Design and setting: Retrospective survey of all cases of lung cancer reported to the Victorian Cancer Registry from 1 January to 30 June 2003 and followed up for 5 years.
Main outcome measures: Patient and disease characteristics, investigations, staging, treatment, cause of death, survival.
Results: 841 patients were included. Smoking data were available for 799, of whom 63 (7.9%) had never smoked. Of 655 non-small cell lung cancer (NSCLC) cases, 198 (30.2%) were treated with curative intent, 125 (19.1%) by surgery and 73 (11.1%) by radiotherapy with or without chemotherapy. Only 7 (6.9%) of surgical patients with complete R0 resection had adjuvant chemotherapy. Of 101 small cell lung cancer (SCLC) cases, a third had limited stage disease which was mostly treated with curative intent by chemotherapy with or without radiotherapy. Patients whose cases were discussed at a multidisciplinary meeting (MDM) were significantly more likely to receive anticancer treatment and had longer survival; on multivariate analysis, MDM discussion was an independent prognostic factor. Compared with a similar survey 10 years earlier, the median age of patients diagnosed with lung cancer had increased by almost 3 years, the proportion of affected men decreased and adenocarcinoma was more frequent, while 10% of patients continued to have no pathologically confirmed diagnosis and 26% continued to receive no anticancer treatment. The number of patients with NSCLC who went on to a definitive surgical procedure fell with no detriment to survival, which likely reflected better staging with the introduction of positron emission tomography scanning.
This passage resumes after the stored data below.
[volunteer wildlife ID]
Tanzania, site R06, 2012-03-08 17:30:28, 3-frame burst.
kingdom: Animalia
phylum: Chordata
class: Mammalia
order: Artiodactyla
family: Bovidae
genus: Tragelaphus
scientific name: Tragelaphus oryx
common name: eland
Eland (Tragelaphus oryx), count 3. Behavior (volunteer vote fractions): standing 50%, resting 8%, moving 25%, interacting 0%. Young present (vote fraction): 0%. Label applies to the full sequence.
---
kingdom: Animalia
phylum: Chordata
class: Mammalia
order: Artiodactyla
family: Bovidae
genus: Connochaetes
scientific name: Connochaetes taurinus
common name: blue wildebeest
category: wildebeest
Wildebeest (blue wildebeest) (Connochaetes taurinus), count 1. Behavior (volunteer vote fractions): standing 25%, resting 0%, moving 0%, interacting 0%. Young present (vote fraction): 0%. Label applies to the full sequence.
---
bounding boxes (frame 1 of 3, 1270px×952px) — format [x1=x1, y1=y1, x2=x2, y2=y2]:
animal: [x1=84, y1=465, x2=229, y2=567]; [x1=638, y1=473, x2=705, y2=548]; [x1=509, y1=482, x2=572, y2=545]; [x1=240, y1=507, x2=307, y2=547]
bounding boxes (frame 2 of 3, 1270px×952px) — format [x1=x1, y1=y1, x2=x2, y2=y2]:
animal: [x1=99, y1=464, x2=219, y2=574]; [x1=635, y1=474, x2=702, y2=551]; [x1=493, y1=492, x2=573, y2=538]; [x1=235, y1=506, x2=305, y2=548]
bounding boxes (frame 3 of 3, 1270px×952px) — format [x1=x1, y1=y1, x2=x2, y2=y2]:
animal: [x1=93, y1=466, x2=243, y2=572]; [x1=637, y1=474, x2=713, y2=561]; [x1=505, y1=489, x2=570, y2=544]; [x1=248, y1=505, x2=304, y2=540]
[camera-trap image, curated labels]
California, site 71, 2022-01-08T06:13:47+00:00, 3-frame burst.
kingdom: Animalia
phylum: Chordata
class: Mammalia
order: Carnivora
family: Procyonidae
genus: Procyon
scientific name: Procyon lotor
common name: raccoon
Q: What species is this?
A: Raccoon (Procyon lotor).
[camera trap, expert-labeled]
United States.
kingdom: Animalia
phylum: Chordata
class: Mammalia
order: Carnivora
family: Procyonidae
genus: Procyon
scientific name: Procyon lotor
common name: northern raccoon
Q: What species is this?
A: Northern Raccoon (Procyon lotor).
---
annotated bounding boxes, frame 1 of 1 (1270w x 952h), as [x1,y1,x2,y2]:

Conclusions: Opportunities to improve patient management included increasing the proportion with a pathologically confirmed diagnosis and greater use of postsurgical adjuvant chemotherapy. A high proportion of patients received no treatment, with underuse of chemotherapy and radiotherapy. Critically, the low rate of case discussions at MDMs needs to increase. However, effective strategies are required to identify cases early, as over two-thirds currently present with incurable disease.